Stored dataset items
★ ★ ★ ★ ★

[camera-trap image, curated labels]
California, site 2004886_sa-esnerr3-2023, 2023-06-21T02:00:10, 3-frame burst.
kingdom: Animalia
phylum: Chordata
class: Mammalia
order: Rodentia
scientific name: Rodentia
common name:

★ ★ ★ ★ ★

▶ [What to produce]: Set down nothing but the lines from the one with "kingdom: Animalia" through the end of the records, keeping each line exactly as written and including both ends.

▶ [Response box]:
kingdom: Animalia
phylum: Chordata
class: Mammalia
order: Rodentia
scientific name: Rodentia
common name:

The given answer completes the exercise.